Pengertian Inflasi Pada Perekonomian Dunia

Inflation

Inflasi adalah peningkatan harga barang dan jasa secara umum dan terus menerus dalam suatu periode tertentu di sebuah wilayah.

Dalam kehidupan sehari-hari dan berita televisi, istilah ini sudah lazim disebut-sebut. Namun, kebanyakan orang tak sungguh-sungguh memahaminya, melainkan semata-mata menganggapnya sebagai sesuatu yang buruk saja. Nah, berikut penjelasan detailnya.

Pengertian

Dalam ilmu ekonomi, inflasi adalah peningkatan harga barang dan jasa secara umum dan terus-menerus dalam suatu periode tertentu di sebuah wilayah tertentu. Perhatikan bahwa inflasi tidak serta merta merupakan kenaikan harga saja. Jika warung bakso langganan Anda menaikkan harga, maka itu bukan inflasi. Namun, jika survei lembaga statistik telah menyimpulkan ada tren kenaikan harga bakso, soto, berbagai makanan lain, buah-buahan di pasar, pakaian di mall, perabotan, BBM, biaya kesehatan, biaya pendidikan, dan berbagai barang-jasa lainnya dalam satu periode tertentu (biasanya bulanan), maka itu berarti telah terjadi inflasi.

Inflasi berkaitan dengan mekanisme pasar yang dapat disebabkan oleh berbagai faktor, antara lain:

  •       konsumsi masyarakat yang meningkat,
  •       berlebihnya likuiditas di pasar yang memicu konsumsi atau bahkan spekulasi,
  •       ketidaklancaran distribusi barang,
  •       dan lain sebagainya.

Contohnya, apabila terjadi gempa di suatu provinsi, kemudian distribusi bantuan ke daerah tersebut terhambat padahal persediaan barang kebutuhan masyarakat terbatas. Apa yang akan terjadi? Harga berbagai barang di provinsi tersebut akan meningkat. Uang sebanyak Rp100,000 yang mungkin bisa dibelikan 10 kg telur ayam pada hari-hari biasa, boleh jadi hanya dapat dibelikan tujuh, enam, atau lima kilogram telur saja setelah gempa. Apabila ini terjadi pada barang-barang lainnya dan biaya layanan jasa pula serta berlangsung lama, maka akan timbul inflasi.

## Ketentuan Latihan
Tolong salin kembali bagian teks tentang inflasi, mulai dari "Pengertian Inflasi Pada" hingga dan termasuk "berikut penjelasan detailnya.", tanpa mengubah apa pun.

## Data Tersimpan
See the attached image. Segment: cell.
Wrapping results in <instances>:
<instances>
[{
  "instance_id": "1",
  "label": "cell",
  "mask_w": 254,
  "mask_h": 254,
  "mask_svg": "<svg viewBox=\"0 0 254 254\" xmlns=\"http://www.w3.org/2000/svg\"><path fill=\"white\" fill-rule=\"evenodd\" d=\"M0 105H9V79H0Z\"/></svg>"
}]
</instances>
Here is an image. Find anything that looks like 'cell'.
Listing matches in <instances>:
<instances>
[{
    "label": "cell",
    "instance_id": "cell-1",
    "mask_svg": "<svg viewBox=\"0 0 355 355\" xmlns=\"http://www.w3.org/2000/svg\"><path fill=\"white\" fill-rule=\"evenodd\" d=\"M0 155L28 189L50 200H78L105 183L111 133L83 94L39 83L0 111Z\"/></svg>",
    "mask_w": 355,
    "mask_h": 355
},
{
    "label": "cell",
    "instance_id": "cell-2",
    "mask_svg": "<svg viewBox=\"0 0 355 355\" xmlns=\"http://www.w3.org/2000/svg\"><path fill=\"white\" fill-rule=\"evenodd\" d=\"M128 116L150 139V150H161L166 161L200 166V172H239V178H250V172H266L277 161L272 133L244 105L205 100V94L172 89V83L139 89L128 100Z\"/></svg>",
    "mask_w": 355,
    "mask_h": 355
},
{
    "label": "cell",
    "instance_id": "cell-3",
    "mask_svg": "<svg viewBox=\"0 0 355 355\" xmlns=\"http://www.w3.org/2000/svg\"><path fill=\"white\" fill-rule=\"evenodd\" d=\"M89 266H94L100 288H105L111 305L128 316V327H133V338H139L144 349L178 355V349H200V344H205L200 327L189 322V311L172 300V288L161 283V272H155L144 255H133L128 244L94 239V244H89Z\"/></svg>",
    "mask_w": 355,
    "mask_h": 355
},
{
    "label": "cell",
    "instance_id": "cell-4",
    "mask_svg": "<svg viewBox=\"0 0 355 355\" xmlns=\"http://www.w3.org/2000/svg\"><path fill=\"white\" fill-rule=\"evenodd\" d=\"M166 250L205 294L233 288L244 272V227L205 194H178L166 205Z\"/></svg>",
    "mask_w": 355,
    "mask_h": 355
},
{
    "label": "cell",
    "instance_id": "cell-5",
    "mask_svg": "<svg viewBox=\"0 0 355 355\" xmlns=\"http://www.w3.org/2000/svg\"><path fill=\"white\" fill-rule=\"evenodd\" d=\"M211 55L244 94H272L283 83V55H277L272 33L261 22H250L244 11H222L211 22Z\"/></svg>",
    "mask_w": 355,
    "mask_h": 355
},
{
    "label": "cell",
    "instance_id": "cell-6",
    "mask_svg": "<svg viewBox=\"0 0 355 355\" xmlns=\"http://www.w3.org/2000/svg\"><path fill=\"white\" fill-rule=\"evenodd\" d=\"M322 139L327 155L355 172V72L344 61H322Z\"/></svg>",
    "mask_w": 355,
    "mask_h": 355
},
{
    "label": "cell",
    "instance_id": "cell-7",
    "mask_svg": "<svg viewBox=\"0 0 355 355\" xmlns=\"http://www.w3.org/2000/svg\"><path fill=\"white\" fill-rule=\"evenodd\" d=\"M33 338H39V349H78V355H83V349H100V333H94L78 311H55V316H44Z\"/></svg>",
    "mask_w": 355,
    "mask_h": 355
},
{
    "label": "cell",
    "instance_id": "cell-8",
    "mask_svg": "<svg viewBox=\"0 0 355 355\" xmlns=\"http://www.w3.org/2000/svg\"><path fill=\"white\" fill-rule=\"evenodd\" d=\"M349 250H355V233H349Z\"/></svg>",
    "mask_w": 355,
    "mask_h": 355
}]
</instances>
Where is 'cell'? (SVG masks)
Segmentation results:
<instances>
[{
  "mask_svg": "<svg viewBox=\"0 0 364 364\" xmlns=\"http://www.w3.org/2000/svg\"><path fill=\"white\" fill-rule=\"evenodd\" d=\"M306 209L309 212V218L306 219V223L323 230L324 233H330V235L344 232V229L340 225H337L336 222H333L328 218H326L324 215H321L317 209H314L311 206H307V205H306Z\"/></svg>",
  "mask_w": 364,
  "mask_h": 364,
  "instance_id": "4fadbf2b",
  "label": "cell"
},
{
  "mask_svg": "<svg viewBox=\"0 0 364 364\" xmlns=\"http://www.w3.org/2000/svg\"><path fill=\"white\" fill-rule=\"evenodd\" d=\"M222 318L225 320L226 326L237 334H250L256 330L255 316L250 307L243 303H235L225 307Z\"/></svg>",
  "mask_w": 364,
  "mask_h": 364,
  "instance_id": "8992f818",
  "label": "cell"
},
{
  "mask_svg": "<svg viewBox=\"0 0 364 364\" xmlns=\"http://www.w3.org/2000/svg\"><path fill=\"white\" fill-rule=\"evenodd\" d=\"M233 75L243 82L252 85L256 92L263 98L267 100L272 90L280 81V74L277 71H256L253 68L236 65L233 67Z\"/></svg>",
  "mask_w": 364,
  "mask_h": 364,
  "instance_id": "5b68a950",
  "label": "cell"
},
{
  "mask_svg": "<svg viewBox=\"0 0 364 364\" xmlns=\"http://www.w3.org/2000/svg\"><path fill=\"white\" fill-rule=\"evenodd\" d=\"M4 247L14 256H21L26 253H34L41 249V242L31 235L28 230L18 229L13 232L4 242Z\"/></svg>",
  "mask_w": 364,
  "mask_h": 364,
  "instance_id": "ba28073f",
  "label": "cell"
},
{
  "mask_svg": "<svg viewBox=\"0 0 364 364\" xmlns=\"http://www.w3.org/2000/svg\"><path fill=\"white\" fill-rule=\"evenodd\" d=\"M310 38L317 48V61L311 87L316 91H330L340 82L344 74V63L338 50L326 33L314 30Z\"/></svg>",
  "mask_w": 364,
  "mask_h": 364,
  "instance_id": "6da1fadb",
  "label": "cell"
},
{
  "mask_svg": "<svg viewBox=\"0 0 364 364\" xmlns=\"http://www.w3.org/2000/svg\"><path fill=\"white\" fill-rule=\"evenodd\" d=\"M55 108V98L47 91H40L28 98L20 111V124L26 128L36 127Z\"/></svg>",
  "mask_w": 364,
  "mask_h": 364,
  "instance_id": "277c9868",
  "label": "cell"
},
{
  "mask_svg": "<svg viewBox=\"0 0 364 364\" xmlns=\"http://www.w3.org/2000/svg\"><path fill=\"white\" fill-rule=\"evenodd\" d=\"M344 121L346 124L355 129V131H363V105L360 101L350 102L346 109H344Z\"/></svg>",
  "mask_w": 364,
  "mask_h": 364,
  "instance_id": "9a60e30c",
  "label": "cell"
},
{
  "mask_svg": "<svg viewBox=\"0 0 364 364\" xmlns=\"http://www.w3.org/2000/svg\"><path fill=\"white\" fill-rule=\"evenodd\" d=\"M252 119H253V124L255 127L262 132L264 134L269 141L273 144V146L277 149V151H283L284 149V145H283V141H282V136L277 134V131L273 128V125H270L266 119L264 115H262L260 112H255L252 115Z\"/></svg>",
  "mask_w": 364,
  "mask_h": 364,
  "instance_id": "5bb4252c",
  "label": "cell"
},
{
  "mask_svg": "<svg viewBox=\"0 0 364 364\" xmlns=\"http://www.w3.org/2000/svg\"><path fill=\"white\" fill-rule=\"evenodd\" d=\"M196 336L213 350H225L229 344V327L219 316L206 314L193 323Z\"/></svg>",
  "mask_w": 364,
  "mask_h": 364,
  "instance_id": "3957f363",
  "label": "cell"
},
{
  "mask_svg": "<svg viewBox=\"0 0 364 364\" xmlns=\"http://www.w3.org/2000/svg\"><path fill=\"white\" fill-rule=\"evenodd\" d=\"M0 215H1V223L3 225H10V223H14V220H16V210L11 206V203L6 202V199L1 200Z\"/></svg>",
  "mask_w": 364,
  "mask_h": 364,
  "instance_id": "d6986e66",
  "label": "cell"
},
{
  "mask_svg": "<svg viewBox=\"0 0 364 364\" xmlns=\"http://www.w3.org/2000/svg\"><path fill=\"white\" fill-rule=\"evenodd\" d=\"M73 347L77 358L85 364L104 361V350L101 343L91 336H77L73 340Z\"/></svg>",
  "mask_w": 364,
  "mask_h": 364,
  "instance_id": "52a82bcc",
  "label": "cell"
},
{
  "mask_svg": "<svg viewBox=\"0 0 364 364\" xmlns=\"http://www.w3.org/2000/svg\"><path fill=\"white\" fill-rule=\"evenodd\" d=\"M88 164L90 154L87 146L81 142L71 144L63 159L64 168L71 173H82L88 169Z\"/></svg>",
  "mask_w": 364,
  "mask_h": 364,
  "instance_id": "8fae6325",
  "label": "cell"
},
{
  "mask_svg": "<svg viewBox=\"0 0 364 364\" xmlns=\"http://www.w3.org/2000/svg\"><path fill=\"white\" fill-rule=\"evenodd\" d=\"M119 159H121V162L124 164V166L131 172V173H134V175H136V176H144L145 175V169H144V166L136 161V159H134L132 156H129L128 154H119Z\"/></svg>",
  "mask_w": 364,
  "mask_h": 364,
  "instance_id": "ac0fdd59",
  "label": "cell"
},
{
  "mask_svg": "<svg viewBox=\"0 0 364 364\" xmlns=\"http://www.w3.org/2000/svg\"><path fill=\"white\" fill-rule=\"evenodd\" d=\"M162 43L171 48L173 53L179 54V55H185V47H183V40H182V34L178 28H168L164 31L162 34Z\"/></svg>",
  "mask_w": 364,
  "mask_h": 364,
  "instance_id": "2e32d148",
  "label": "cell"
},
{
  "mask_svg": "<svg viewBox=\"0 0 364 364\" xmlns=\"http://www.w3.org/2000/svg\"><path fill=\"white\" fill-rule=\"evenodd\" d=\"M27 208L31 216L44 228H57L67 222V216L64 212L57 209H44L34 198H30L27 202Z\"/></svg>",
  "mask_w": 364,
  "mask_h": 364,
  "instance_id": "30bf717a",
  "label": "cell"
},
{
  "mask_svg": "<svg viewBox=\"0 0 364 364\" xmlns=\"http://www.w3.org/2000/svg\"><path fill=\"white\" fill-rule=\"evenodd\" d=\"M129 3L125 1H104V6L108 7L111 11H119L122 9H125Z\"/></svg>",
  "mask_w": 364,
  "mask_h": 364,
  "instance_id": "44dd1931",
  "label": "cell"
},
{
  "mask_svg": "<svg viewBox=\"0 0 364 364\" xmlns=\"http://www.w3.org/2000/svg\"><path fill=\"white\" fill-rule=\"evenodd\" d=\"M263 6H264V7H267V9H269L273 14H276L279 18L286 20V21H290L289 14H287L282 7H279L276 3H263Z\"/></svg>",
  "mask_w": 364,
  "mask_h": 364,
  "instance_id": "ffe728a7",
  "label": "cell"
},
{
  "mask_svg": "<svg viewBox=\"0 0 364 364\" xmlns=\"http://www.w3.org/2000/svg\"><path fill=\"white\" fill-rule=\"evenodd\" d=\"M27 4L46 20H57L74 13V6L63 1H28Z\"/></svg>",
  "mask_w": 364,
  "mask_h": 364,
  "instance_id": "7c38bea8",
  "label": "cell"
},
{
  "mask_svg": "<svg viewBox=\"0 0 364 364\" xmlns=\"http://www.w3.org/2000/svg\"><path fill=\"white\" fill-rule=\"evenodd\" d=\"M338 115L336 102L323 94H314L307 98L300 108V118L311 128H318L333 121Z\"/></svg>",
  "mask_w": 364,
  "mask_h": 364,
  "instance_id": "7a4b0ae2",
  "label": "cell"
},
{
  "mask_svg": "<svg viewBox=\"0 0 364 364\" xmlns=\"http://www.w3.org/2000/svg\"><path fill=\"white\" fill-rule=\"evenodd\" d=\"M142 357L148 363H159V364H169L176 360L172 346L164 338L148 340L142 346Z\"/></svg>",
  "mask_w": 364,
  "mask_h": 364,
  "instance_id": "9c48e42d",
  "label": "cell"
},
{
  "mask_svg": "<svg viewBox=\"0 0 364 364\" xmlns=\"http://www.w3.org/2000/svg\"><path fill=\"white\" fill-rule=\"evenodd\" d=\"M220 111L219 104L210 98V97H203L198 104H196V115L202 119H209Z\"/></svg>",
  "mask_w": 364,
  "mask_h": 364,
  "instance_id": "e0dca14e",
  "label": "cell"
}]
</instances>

## Penyelesaian Lengkap
Pengertian Inflasi Pada Perekonomian Dunia

Inflation

Inflasi adalah peningkatan harga barang dan jasa secara umum dan terus menerus dalam suatu periode tertentu di sebuah wilayah.

Dalam kehidupan sehari-hari dan berita televisi, istilah ini sudah lazim disebut-sebut. Namun, kebanyakan orang tak sungguh-sungguh memahaminya, melainkan semata-mata menganggapnya sebagai sesuatu yang buruk saja. Nah, berikut penjelasan detailnya.